(DATASET RECORDS)
⟨

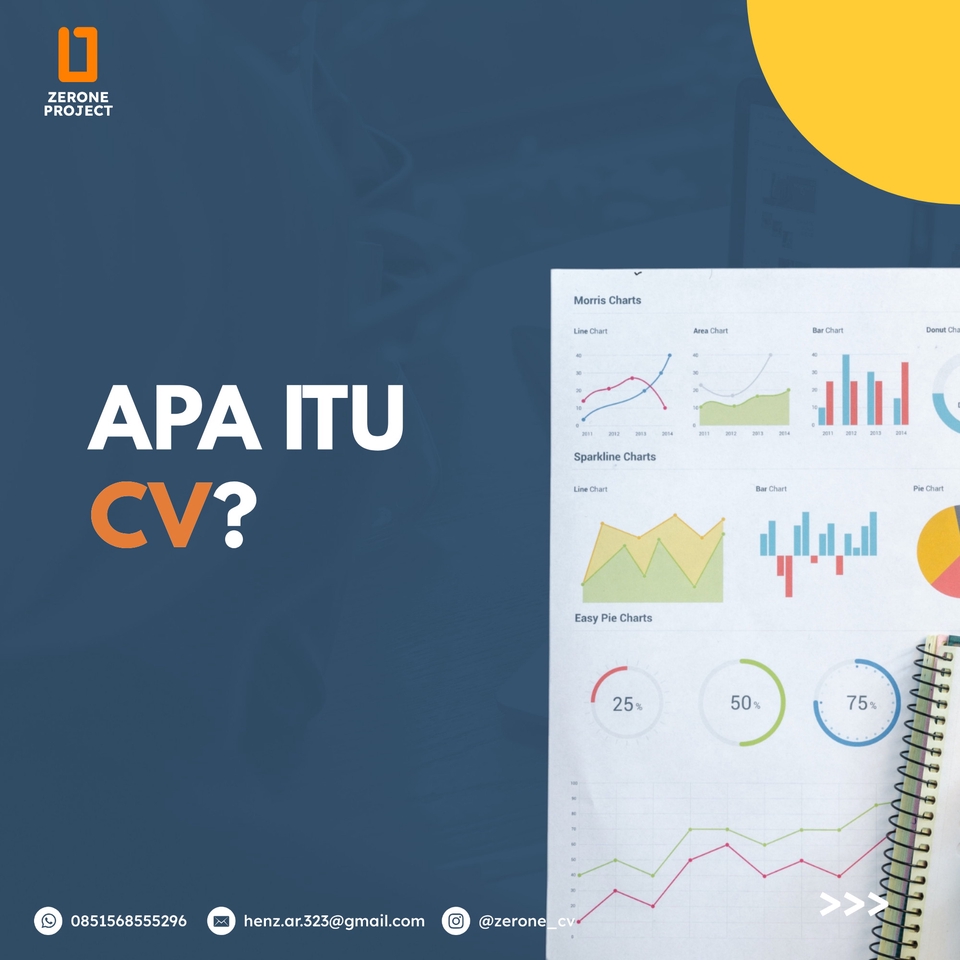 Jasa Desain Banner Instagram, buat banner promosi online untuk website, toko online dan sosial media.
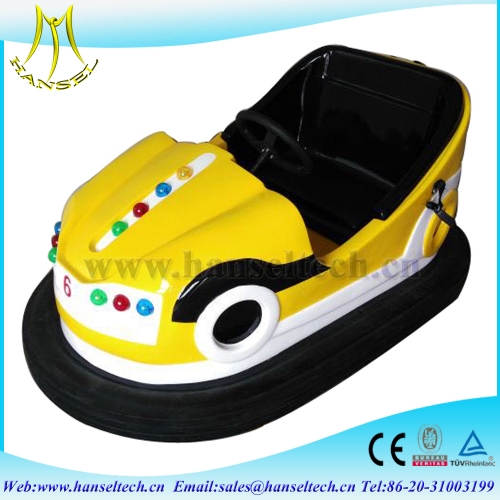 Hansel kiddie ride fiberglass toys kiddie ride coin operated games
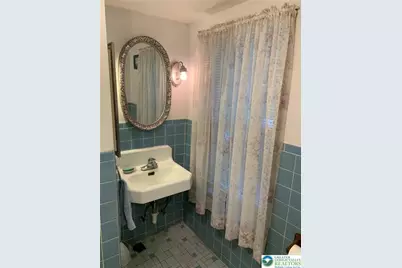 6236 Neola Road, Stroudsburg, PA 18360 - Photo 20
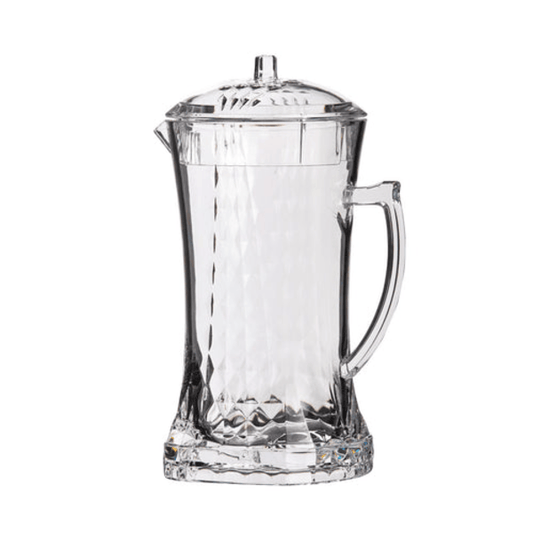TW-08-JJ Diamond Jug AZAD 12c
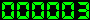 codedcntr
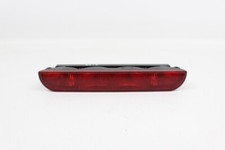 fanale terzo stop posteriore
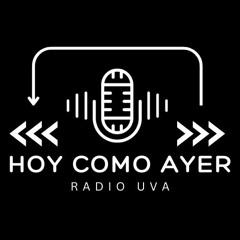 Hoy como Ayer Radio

⟩
⟨

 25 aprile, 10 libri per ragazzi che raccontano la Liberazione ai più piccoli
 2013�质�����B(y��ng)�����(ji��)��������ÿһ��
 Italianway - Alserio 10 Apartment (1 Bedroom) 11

⟩
⟨

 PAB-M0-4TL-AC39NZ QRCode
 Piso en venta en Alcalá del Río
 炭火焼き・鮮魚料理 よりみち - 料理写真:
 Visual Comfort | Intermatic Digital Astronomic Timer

⟩

(TASK STATEMENT) Reproduce verbatim the stretch of lines from the one containing "PAB-M0-4TL-AC39NZ QRCode" through the one containing "Visual Comfort |", both included.

(EXERCISE RESPONSE)
 PAB-M0-4TL-AC39NZ QRCode
 Piso en venta en Alcalá del Río
 炭火焼き・鮮魚料理 よりみち - 料理写真:
 Visual Comfort | Intermatic Digital Astronomic Timer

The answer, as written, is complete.